WHAT YOU SHOULD DO> Look below for the lines from the one with "order: Artiodactyla" to the one with "common name: domestic cow", and copy exactly those lines, both ends included.
--- THE RECORDS Enclosed Below ---
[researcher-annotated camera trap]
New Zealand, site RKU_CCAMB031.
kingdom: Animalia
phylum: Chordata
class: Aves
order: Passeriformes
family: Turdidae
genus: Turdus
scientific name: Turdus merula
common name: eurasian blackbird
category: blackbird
--- End of Enclosed THE RECORDS ---
--- THE RECORDS Enclosed Below ---
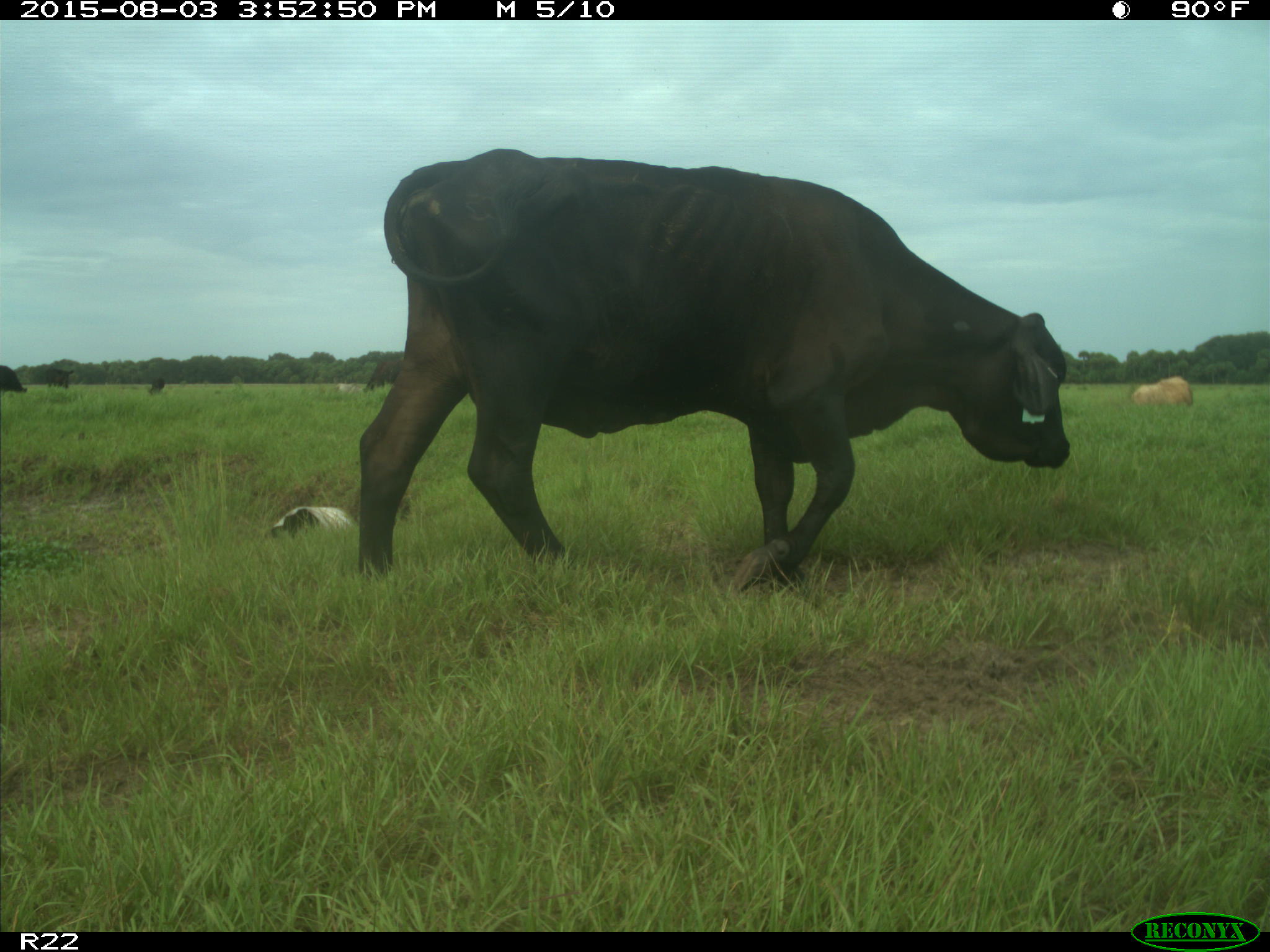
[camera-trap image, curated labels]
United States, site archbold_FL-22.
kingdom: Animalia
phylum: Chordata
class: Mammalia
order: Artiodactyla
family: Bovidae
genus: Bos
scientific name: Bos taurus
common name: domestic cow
--- End of Enclosed THE RECORDS ---
--- THE RECORDS Enclosed Below ---
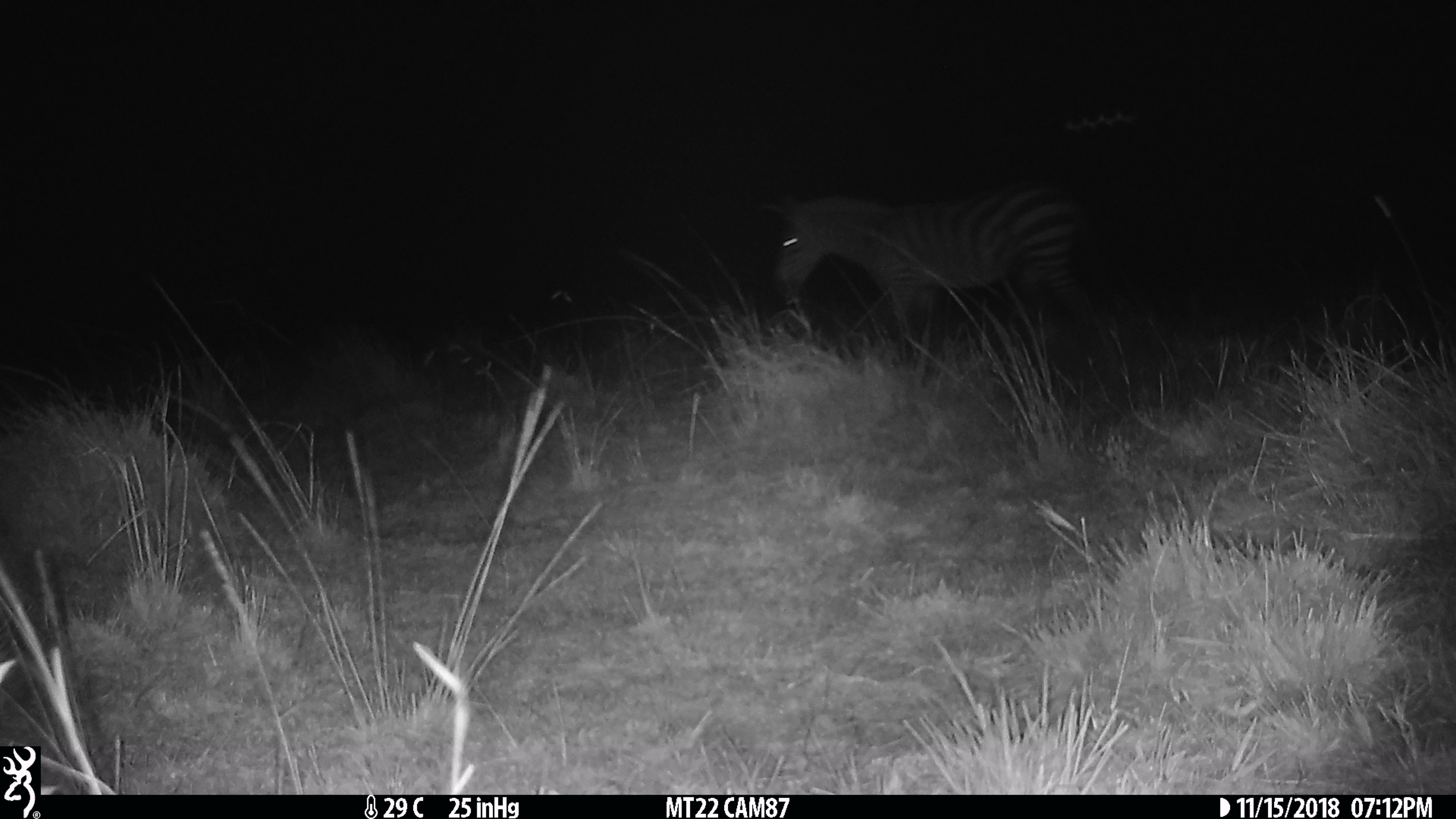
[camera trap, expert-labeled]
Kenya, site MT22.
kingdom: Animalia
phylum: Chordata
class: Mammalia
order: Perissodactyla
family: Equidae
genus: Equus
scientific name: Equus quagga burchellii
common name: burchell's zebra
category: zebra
--- End of Enclosed THE RECORDS ---
TASK ANSWER>
order: Artiodactyla
family: Bovidae
genus: Bos
scientific name: Bos taurus
common name: domestic cow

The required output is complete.